À faire:
Réécris en tableau Markdown le passage allant de la ligne qui contient « When comparing the » jusqu'à la fin des items, bornes comprises, sans les lignes vides. Mets le numéro de rang dans la colonne « Numéro » et la ligne dans la colonne « Ligne ».

Données de travail:
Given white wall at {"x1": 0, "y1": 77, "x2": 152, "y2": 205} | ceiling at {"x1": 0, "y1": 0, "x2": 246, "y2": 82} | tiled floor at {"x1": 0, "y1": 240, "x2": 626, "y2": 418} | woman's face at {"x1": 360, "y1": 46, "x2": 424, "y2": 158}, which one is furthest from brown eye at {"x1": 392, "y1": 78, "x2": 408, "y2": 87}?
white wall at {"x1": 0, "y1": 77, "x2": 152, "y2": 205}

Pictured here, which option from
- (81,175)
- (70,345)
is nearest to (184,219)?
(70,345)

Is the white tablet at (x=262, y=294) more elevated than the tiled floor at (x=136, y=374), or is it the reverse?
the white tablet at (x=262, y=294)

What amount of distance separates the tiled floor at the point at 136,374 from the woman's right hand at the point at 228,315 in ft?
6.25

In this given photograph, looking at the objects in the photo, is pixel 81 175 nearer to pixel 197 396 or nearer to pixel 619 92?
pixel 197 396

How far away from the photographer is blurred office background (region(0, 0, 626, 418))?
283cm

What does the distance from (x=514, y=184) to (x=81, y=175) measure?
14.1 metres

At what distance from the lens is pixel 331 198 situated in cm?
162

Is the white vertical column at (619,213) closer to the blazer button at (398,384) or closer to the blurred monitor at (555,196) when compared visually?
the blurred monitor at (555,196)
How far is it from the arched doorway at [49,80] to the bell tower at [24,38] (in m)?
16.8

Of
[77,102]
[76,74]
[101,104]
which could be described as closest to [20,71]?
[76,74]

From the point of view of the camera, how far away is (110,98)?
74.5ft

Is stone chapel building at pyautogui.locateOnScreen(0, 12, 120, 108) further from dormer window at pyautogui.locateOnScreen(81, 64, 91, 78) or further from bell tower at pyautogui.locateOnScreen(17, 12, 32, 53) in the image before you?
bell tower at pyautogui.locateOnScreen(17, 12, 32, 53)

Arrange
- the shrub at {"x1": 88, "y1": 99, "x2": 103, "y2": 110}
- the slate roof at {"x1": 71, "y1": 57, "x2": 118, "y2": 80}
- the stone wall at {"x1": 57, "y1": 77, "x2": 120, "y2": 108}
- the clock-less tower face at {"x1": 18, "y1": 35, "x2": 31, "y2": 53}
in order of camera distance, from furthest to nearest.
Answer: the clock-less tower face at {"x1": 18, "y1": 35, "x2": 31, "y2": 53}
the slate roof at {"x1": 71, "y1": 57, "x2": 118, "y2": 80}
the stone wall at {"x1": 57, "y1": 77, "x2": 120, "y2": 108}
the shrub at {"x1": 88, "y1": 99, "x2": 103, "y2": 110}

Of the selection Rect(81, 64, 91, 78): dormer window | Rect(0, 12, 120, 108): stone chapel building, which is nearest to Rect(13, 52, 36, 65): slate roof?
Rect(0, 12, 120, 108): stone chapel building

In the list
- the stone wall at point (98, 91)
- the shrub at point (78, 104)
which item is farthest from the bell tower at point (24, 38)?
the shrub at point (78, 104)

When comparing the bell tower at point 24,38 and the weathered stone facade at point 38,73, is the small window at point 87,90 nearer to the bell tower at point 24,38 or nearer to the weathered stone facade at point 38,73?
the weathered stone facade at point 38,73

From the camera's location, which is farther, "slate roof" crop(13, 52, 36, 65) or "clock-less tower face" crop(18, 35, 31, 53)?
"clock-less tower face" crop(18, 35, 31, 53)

Solution:
| Numéro | Ligne |
|---|---|
| 1 | When comparing the bell tower at point 24,38 and the weathered stone facade at point 38,73, is the small window at point 87,90 nearer to the bell tower at point 24,38 or nearer to the weathered stone facade at point 38,73? |
| 2 | the weathered stone facade at point 38,73 |
| 3 | From the camera's location, which is farther, "slate roof" crop(13, 52, 36, 65) or "clock-less tower face" crop(18, 35, 31, 53)? |
| 4 | "clock-less tower face" crop(18, 35, 31, 53) |